[comp.unix.wizards] BSD + CDC + Emulex

rackow@anl-mcs.arpa (Gene Rackow) (05/18/87)

I hope CDC is listening an I'll get this problem resolved, I hate spending
the midnight hours formatting the soon to be powder.  I can't afford to
replace them with something better (read reliable).

Short summary first.  Use any drive with a CDC label as a boat anchor only.
I have had no problems with the Emulex controller.

System setup:  Vax 11/780 4.2bsd.  Drives are used for user file space
and 3rd and 4th swapping drives.  Other drives 2/rm05 (root;swap;usr;user),
1/rp06 (tmp;user), 2/rp07(user) 2/9771 (user;swap).  Clean "computer-room"
enviroment with several other machines and lots of disks.  In the years we
have had the VAX system, the only OTHER disk problems we have had are 1 crash on
an rm05 and 1 failing rp07, each after several years in use.  (Side note/Lots
of Eagles with NO problems)  (Also note other CDC exp. on different systems
here.)

FLAME ON | AFTERBURNER | NOVA | ...    (Lots and Lots of heat)

Time to do some yelling about REAL trash ----

We have been using the CDC 9771 drives for about 4 years.  The longest time
one has gone without a HEAD-CRASH is 16 months.  The average is about 10 months.
The last one was barely 4 months old.  You get very little if any warning
that anything is going wrong.  A soft error occurs about 10-12 hours before
crash, a hard error about 6-8 hours before, and then death.  We have had CDC
in to repair the drives time and time again.  Each time they claim we are the
only site with this kind of trouble, but we are about the only place using
them that they service from this office.

Some interesting notes:
1) For a drive that "has been out and stable" for some time, why is it that
every replacement head disk assembly (HDA) looks different.  A new filter
here, an added bracket there, remove the filter, etc.

2) When the service person arrives and checks the serial number of the HDA,
it is a "common" claim of "Oh!
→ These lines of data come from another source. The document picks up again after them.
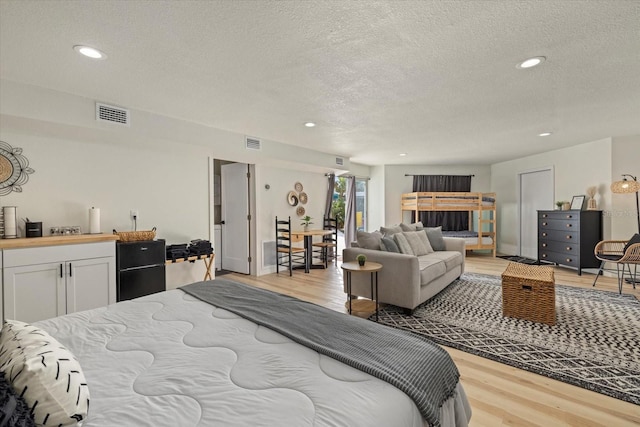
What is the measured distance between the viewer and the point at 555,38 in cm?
204

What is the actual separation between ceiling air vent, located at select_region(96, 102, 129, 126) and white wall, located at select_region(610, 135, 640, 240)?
703cm

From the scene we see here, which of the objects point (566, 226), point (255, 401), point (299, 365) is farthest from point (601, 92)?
point (255, 401)

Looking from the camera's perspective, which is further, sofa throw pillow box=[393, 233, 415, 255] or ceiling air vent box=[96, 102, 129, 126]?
sofa throw pillow box=[393, 233, 415, 255]

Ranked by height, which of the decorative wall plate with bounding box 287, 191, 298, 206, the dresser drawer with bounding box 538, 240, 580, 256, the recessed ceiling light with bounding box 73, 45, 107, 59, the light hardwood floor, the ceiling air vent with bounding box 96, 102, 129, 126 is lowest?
the light hardwood floor

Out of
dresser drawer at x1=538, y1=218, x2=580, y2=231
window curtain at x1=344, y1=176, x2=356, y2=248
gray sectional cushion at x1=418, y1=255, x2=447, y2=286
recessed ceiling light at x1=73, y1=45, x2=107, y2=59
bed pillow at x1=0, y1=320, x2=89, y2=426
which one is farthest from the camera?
window curtain at x1=344, y1=176, x2=356, y2=248

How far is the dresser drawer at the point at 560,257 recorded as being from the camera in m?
5.25

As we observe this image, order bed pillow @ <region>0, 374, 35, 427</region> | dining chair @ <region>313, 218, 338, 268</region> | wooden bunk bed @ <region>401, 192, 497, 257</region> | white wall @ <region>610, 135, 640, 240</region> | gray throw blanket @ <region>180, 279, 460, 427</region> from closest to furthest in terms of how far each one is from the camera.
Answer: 1. bed pillow @ <region>0, 374, 35, 427</region>
2. gray throw blanket @ <region>180, 279, 460, 427</region>
3. white wall @ <region>610, 135, 640, 240</region>
4. dining chair @ <region>313, 218, 338, 268</region>
5. wooden bunk bed @ <region>401, 192, 497, 257</region>

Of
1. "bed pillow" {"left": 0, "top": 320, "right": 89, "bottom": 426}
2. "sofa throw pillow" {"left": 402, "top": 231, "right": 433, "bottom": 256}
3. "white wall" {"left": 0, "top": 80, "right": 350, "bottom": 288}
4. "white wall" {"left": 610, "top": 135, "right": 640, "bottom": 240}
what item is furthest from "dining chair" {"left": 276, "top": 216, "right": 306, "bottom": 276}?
"white wall" {"left": 610, "top": 135, "right": 640, "bottom": 240}

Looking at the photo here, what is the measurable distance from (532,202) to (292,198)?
17.4 feet

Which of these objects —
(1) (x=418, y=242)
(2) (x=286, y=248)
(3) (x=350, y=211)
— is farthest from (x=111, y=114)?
(3) (x=350, y=211)

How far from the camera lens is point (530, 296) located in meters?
3.20

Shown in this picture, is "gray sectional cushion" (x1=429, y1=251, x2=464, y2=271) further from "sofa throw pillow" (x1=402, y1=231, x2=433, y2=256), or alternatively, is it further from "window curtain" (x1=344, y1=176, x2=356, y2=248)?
"window curtain" (x1=344, y1=176, x2=356, y2=248)

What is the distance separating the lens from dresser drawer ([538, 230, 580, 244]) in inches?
205

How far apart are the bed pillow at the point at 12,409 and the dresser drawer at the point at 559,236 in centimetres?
664
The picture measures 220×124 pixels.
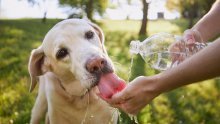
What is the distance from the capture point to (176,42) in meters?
3.57

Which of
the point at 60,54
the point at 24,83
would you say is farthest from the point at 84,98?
the point at 24,83

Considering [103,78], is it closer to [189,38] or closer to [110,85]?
[110,85]

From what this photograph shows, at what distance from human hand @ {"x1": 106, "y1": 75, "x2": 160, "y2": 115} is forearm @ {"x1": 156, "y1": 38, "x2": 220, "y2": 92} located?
0.06 m

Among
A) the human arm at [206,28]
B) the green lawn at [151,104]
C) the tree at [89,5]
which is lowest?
the tree at [89,5]

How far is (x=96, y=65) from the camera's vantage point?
3.38 metres

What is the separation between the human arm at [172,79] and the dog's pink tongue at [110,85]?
0.12 meters

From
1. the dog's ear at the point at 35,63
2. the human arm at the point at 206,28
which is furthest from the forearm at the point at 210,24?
the dog's ear at the point at 35,63

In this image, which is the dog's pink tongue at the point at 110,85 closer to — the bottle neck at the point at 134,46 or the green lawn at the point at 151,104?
the bottle neck at the point at 134,46

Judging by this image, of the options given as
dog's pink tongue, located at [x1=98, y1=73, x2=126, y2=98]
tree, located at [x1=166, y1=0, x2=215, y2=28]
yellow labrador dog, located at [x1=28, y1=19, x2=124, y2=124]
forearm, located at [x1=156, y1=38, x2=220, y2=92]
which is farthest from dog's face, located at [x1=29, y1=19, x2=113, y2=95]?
tree, located at [x1=166, y1=0, x2=215, y2=28]

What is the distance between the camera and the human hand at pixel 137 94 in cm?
263

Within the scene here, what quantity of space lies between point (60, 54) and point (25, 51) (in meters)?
7.49

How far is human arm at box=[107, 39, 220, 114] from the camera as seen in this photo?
2298 mm

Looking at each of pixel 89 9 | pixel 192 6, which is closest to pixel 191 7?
pixel 192 6

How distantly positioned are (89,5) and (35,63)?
56.0 feet
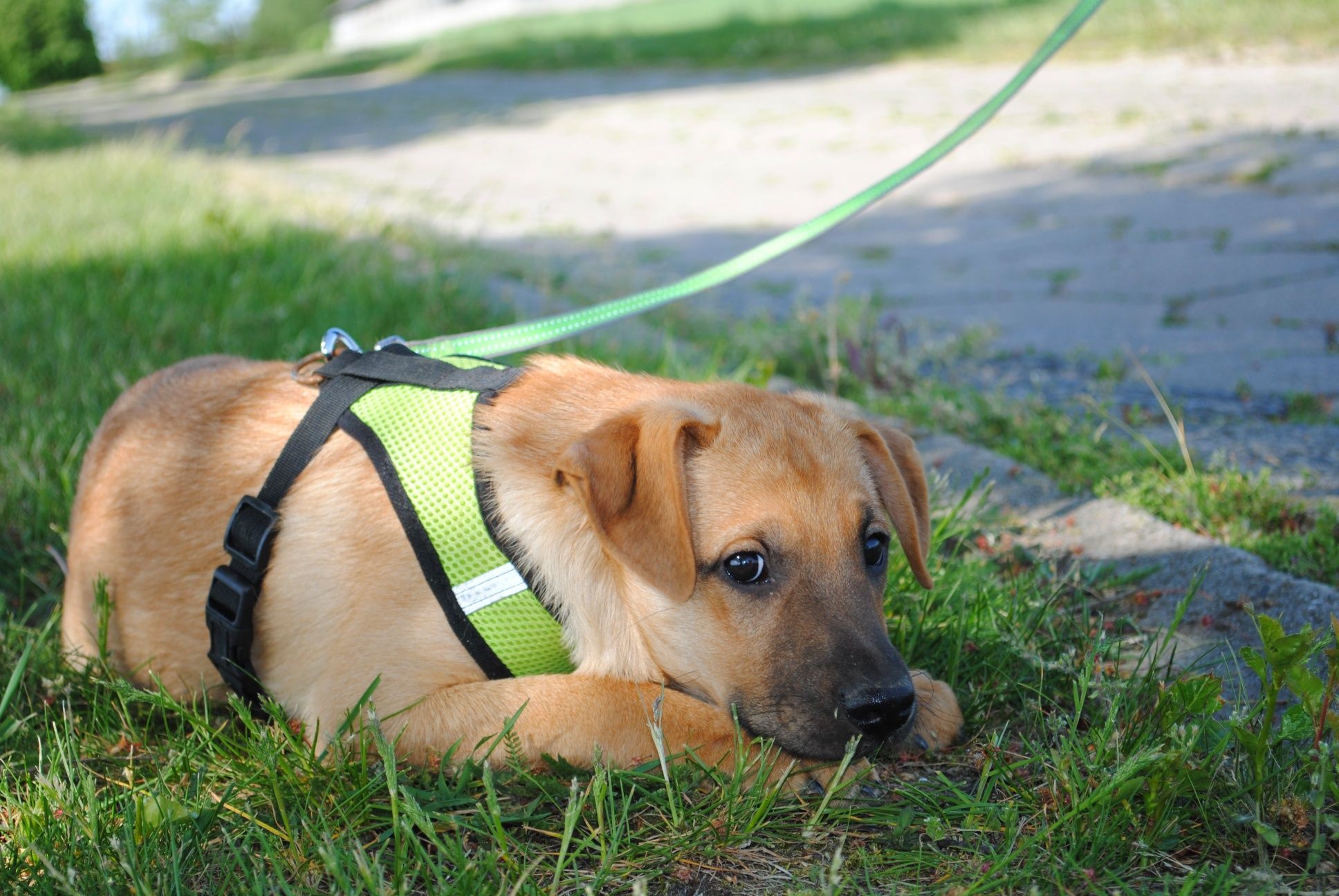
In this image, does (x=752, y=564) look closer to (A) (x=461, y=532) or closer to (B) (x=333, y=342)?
(A) (x=461, y=532)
That is within serial number range ??-??,
where we recognize a problem of crashing heads.  This has been fixed
recently and you shouldn't have any more problems."   As they are leaving
I say "Bet I'll see you within the year to replace it." (Quotes not exact
as this is usually happening after many hours are spent rearranging file
systems to get the users all happy again).  They never have denied they
will have to replace it again.  It is a standing (not funny) joke we have.

Turn down AFTERBURNER and remove NOVA

We have gone to using the CDC drives as an on-line backup and for material
that does not change often.  In that way, if we have another failure, we do
not loose any work.  My own feelings are that if you need lots of tmp,
swap, or "I don't care if I loose it" type space, the 9771's are just what
you need.  

We have also had bad luck with the CDC "shoebox" FSD about 500Meg drives.
The 2 I have on another system have been replaced 2 times each in the last
year.  In another building here at the labs they have one that gets
replaced every 4-5 months.  At the time of my inital replacement the
service rep. stated that there was an informal trouble report for drives
HDA's under 20,000 and to be forwarned that crashes were coming.  Between
the first and second set of replacments the number moved from 20k to 35k to
50k and to it's present (I think) resting place of 70000.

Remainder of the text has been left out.